### [WORK TO BE COMPLETED]
Output every one of the following items verbatim, leaving out the pictures.

Spatial relationship items:
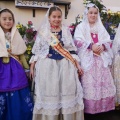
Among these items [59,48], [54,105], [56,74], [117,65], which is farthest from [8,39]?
[117,65]

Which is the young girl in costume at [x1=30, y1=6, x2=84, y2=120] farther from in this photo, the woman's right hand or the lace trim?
the woman's right hand

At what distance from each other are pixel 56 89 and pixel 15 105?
55cm

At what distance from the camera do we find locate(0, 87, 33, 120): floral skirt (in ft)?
9.70

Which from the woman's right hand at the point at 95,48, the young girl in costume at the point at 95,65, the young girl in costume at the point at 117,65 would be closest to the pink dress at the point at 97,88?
the young girl in costume at the point at 95,65

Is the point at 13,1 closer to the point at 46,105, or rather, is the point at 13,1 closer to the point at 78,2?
the point at 78,2

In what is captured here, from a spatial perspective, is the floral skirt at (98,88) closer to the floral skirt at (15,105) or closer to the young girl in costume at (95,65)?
the young girl in costume at (95,65)

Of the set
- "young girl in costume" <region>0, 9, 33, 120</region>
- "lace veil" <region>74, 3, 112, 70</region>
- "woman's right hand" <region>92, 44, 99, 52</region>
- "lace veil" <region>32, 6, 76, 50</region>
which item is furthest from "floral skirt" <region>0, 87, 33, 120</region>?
"woman's right hand" <region>92, 44, 99, 52</region>

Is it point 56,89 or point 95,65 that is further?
point 95,65

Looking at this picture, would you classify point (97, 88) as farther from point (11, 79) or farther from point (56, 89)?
point (11, 79)

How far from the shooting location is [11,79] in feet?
9.70

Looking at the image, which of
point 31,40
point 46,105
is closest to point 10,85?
point 46,105

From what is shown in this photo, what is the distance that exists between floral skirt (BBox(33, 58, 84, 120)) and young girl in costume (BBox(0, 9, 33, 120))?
0.15 m

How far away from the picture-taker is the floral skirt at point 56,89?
2914mm

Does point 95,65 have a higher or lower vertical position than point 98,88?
higher
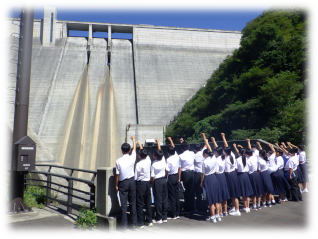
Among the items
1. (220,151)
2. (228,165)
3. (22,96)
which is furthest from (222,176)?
(22,96)

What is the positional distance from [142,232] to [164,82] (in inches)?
1301

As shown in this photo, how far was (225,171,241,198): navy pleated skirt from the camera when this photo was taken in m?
6.28

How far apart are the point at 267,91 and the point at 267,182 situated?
1456 centimetres

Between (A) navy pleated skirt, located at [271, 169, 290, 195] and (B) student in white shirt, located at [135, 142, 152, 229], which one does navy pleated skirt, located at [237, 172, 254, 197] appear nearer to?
(A) navy pleated skirt, located at [271, 169, 290, 195]

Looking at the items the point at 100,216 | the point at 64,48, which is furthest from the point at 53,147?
the point at 100,216

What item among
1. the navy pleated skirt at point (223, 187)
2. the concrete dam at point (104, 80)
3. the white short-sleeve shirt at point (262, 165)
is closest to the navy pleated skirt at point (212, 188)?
the navy pleated skirt at point (223, 187)

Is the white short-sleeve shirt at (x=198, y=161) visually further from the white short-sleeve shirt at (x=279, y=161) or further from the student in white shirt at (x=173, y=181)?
the white short-sleeve shirt at (x=279, y=161)

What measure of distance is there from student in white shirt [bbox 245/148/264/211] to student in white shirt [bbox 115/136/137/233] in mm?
3162

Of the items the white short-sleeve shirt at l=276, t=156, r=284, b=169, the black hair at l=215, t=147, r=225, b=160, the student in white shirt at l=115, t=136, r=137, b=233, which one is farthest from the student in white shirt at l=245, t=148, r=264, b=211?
the student in white shirt at l=115, t=136, r=137, b=233

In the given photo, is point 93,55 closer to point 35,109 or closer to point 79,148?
point 35,109

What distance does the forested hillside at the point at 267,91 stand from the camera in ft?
57.0

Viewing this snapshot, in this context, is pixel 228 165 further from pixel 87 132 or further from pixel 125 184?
pixel 87 132

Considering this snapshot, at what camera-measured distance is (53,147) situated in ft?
88.6

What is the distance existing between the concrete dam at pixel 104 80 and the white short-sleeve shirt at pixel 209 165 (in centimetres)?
2112
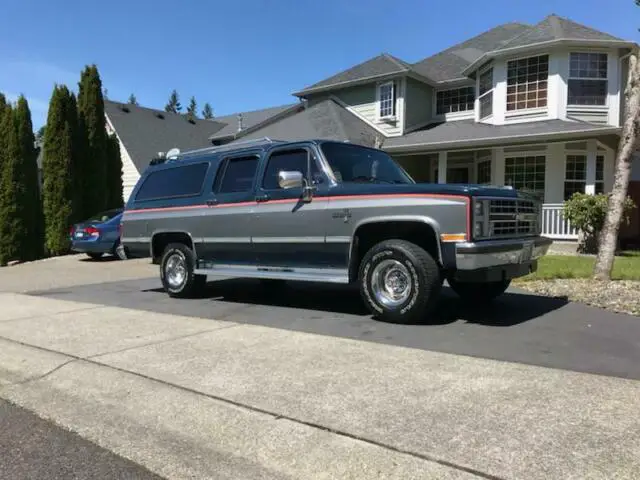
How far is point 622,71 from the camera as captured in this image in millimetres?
18125

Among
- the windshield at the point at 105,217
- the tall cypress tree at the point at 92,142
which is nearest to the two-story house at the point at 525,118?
the tall cypress tree at the point at 92,142

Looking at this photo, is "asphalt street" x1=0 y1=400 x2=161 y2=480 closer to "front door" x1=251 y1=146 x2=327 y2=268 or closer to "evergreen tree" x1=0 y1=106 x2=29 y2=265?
"front door" x1=251 y1=146 x2=327 y2=268

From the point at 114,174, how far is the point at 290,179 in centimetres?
1585

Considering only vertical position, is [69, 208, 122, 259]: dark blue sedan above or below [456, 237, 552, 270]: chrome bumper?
below

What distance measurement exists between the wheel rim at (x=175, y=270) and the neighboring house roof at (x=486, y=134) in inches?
449

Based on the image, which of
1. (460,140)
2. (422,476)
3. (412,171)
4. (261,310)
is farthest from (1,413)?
(412,171)

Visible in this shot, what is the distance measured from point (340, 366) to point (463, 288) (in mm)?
3405

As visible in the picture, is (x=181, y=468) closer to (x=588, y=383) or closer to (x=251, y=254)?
(x=588, y=383)

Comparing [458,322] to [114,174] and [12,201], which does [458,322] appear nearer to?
[12,201]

### [THE OUTPUT]
Among these items [59,48], [54,105], [56,74], [117,65], which is farthest from [8,39]?
[117,65]

Which is the young girl in costume at [x1=30, y1=6, x2=84, y2=120] farther from in this photo, the woman's right hand or the lace trim?
the woman's right hand

At what distance from each other are pixel 56 89 and pixel 15 105?
55cm

At what distance from the camera do we find locate(0, 87, 33, 120): floral skirt (in ft)?
9.70

Which from the woman's right hand at the point at 95,48, the young girl in costume at the point at 95,65, the young girl in costume at the point at 117,65 would be closest to the pink dress at the point at 97,88?
the young girl in costume at the point at 95,65

Is the point at 13,1 closer to the point at 46,105, or rather, is the point at 13,1 closer to the point at 78,2?
the point at 78,2

In what is captured here, from a spatial perspective, is the floral skirt at (98,88) closer to the floral skirt at (15,105) or closer to the young girl in costume at (95,65)?
the young girl in costume at (95,65)

Of the set
- "young girl in costume" <region>0, 9, 33, 120</region>
- "lace veil" <region>74, 3, 112, 70</region>
- "woman's right hand" <region>92, 44, 99, 52</region>
- "lace veil" <region>32, 6, 76, 50</region>
which item is furthest from "floral skirt" <region>0, 87, 33, 120</region>?
"woman's right hand" <region>92, 44, 99, 52</region>

Is it point 56,89 or point 95,65 that is further?
point 95,65

Looking at this picture, would you classify point (97, 88) as farther from point (11, 79) or farther from point (56, 89)?
point (11, 79)

How far from the shooting location is [11,79] in feet?
9.70

Looking at the image, which of
point 31,40
point 46,105
is closest to point 10,85?
point 46,105

From what is shown in this photo, what is the distance that exists between floral skirt (BBox(33, 58, 84, 120)) and young girl in costume (BBox(0, 9, 33, 120))?
0.15 m

How far away from the picture-taker is the floral skirt at point 56,89?
2914mm

Does point 95,65 have a higher or lower vertical position than point 98,88?
higher
Among the items
1. (220,151)
2. (228,165)
3. (22,96)
which is furthest from (222,176)?
(22,96)

What is the positional distance from [142,232] to [164,82] (in inches)?
1301

As shown in this photo, how far was (225,171,241,198): navy pleated skirt from the camera when this photo was taken in m?
6.28

How far apart are the point at 267,91 and the point at 267,182 situated?
1456 centimetres

Between (A) navy pleated skirt, located at [271, 169, 290, 195] and (B) student in white shirt, located at [135, 142, 152, 229], which one does navy pleated skirt, located at [237, 172, 254, 197] appear nearer to?
(A) navy pleated skirt, located at [271, 169, 290, 195]

Looking at the items the point at 100,216 | the point at 64,48, which is furthest from the point at 53,147?
the point at 100,216

What item among
1. the navy pleated skirt at point (223, 187)
2. the concrete dam at point (104, 80)
3. the white short-sleeve shirt at point (262, 165)
is closest to the navy pleated skirt at point (212, 188)?
the navy pleated skirt at point (223, 187)

Is the white short-sleeve shirt at (x=198, y=161) visually further from the white short-sleeve shirt at (x=279, y=161) or further from the student in white shirt at (x=173, y=181)?
the white short-sleeve shirt at (x=279, y=161)

What measure of distance is there from student in white shirt [bbox 245/148/264/211] to student in white shirt [bbox 115/136/137/233] in mm?
3162

Of the items the white short-sleeve shirt at l=276, t=156, r=284, b=169, the black hair at l=215, t=147, r=225, b=160, the student in white shirt at l=115, t=136, r=137, b=233, which one is farthest from the student in white shirt at l=245, t=148, r=264, b=211?
the student in white shirt at l=115, t=136, r=137, b=233

In the given photo, is point 93,55 closer to point 35,109 or closer to point 79,148?
point 35,109

What distance does the forested hillside at the point at 267,91 stand from the camera in ft?
57.0

Viewing this snapshot, in this context, is pixel 228 165 further from pixel 87 132 or further from pixel 125 184?
pixel 87 132

Considering this snapshot, at what camera-measured distance is (53,147) situated in ft?
88.6

What is the distance existing between the concrete dam at pixel 104 80 and the white short-sleeve shirt at pixel 209 165 (in centimetres)?
2112
How far is point 622,71 from the camera as captured in this image in millimetres?
18125

Among
- the windshield at the point at 105,217
- the tall cypress tree at the point at 92,142
which is nearest to the two-story house at the point at 525,118?
the tall cypress tree at the point at 92,142

Looking at this photo, is "asphalt street" x1=0 y1=400 x2=161 y2=480 closer to "front door" x1=251 y1=146 x2=327 y2=268 or closer to "evergreen tree" x1=0 y1=106 x2=29 y2=265?
"front door" x1=251 y1=146 x2=327 y2=268

From the point at 114,174, how far is the point at 290,179 in centimetres?
1585

Considering only vertical position, is [69, 208, 122, 259]: dark blue sedan above or below [456, 237, 552, 270]: chrome bumper?
below

What distance measurement exists between the wheel rim at (x=175, y=270) and the neighboring house roof at (x=486, y=134) in inches?
449

Based on the image, which of
1. (460,140)
2. (422,476)
3. (412,171)
4. (261,310)
is farthest from (1,413)?
(412,171)

Visible in this shot, what is the distance measured from point (340, 366) to point (463, 288) (in mm)?
3405

As visible in the picture, is (x=181, y=468) closer to (x=588, y=383) or closer to (x=251, y=254)?
(x=588, y=383)

Comparing [458,322] to [114,174] and [12,201], which does [458,322] appear nearer to?
[12,201]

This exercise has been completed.